Major Economies Expand on Response and Recovery Measures
As they take initial steps to coordinate at the global level, major economies have continued efforts to backstop their own domestic economies. Recent developments include:
- South Korea, one of the first economies to adopt emergency economic measures in late February, announced a proposal on April 8 to provide an additional 36 trillion won ($29.5 billion USD) worth of cheap loans to exporters affected by the pandemic through policy banks, tax benefits, and other measures. On April 22 the government announced of a new package worth 85 trillion won ($70 billion USD) to support the country’s worst-hit industries, SMEs, and workers through job protection schemes.
- Japan followed-up on its April 7 announcement of a stimulus package worth 108.2 trillion yen (approximately $1 trillion USD) with an additional proposal to provide all citizens a payment of 100,000 yen ($928.20 USD), which could be enacted in the coming days.
- The UK announced on April 17 that its Coronavirus Job Retention Scheme (which covers 80% of furloughed workers’ monthly wages, up to 2,500 pounds or $3106 USD) would be extended through June, potentially costing an additional 14 billion pounds ($17 billion USD).
- The EU announced on April 9 a much-negotiated package of around 540 billion euros ($587.2 billion USD), allowing the European Stability Mechanism to provide crisis support during the pandemic. It provides 25 billion euros in guarantees to the European Investment Bank to support up to 200 billion euros in loans to companies, and a temporary loan-based instrument equaling 100 billion euros to protect workers. EU leaders announced on April 23 that they have also agreed to work towards establishing a recovery fund (still to be negotiated, although potentially exceeding 1 trillion euros) that would be focused on supporting the region’s most affected sectors and geographies.
International Organizations Mobilize Financing and Support
The IMF, World Bank and Regional Development Banks have started to rapidly approve and disburse financial aid in recent weeks after announcing major financing commitments in March. Since the start of April, the IMF has approved emergency financing for over two dozen countries including Pakistan, Panama, Ghana, the Democratic Republic of the Congo, Bolivia, Paraguay and Tunisia. The IMF is poised to consider similar emergency financial requests from countries including Egypt, Nigeria, the Dominican Republic, Ecuador, and Ethiopia in the coming days and weeks. Most of these approvals are for emergency loans that come with little or no policy conditions, but could lay the groundwork for longer-term economic recovery programs.

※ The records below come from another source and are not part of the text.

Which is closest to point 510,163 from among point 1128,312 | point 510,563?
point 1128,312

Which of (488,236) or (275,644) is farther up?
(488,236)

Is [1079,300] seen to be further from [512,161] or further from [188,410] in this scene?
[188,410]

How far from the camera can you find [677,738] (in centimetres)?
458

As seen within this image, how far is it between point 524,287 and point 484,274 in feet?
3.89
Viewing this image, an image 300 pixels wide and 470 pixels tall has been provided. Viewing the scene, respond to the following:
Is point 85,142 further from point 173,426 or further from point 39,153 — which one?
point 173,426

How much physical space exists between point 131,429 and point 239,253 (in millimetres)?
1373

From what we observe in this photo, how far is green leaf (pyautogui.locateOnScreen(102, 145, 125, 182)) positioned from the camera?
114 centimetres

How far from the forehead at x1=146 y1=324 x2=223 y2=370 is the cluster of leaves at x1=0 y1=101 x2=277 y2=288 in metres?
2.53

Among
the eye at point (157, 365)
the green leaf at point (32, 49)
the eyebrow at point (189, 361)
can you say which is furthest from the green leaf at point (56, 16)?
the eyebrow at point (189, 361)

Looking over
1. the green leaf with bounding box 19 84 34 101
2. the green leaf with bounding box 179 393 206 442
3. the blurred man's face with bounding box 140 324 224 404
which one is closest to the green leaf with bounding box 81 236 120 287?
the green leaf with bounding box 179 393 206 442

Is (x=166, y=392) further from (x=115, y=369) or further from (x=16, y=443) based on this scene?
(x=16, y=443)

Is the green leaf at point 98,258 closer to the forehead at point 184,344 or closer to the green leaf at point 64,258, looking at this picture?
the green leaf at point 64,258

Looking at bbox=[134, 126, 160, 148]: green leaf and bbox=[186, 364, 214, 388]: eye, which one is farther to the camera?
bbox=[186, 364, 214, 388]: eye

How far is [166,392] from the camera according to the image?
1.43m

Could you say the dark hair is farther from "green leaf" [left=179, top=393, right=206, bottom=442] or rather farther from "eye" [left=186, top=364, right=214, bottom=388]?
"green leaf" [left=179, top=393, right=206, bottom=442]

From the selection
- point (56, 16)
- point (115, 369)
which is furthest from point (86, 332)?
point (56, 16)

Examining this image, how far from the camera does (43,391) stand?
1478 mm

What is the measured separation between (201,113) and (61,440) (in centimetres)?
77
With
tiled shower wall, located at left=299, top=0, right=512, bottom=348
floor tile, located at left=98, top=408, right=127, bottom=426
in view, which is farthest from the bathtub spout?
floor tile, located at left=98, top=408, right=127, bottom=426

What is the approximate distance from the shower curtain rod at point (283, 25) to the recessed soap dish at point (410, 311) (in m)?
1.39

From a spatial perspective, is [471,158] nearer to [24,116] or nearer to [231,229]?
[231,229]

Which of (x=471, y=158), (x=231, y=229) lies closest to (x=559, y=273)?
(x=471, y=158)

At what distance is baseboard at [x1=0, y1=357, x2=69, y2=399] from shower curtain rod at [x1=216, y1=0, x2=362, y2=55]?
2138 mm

South Africa indicated that it has approached the IMF, World Bank and other international organizations to support its economic response efforts, with reports indicating it could seek 95 billion rand (nearly $5 billion USD), potentially including its first ever IMF loan. In late April South African President Cyril Ramaphosa announced a 500 billion rand ($26 billion USD) package, which will include an additional 20 billion rand health budget to respond to the virus, increased payments to individuals, and a series of tax relief and deferral measures including fast-tracking of VAT refunds.
The world’s development banks have also prioritized fast-track approval of COVID-19 related emergency financing in recent weeks. In April the World Bank approved over 30 new financing programs including for Colombia, India, Sri Lanka, the Philippines, Myanmar, Turkey, and Uzbekistan. The Asian Development Bank (ADB) has approved new programs worth $1.5 billion USD for both Indonesia and the Philippines, and is discussing a potential $2.2 billion package for India, $600 million emergency package for Bangladesh, and additional support for Pakistan. Many of these packages are supporting governments’ immediate health related responses to COVID-19, but in some cases are also providing support for broader economic stimulus measures.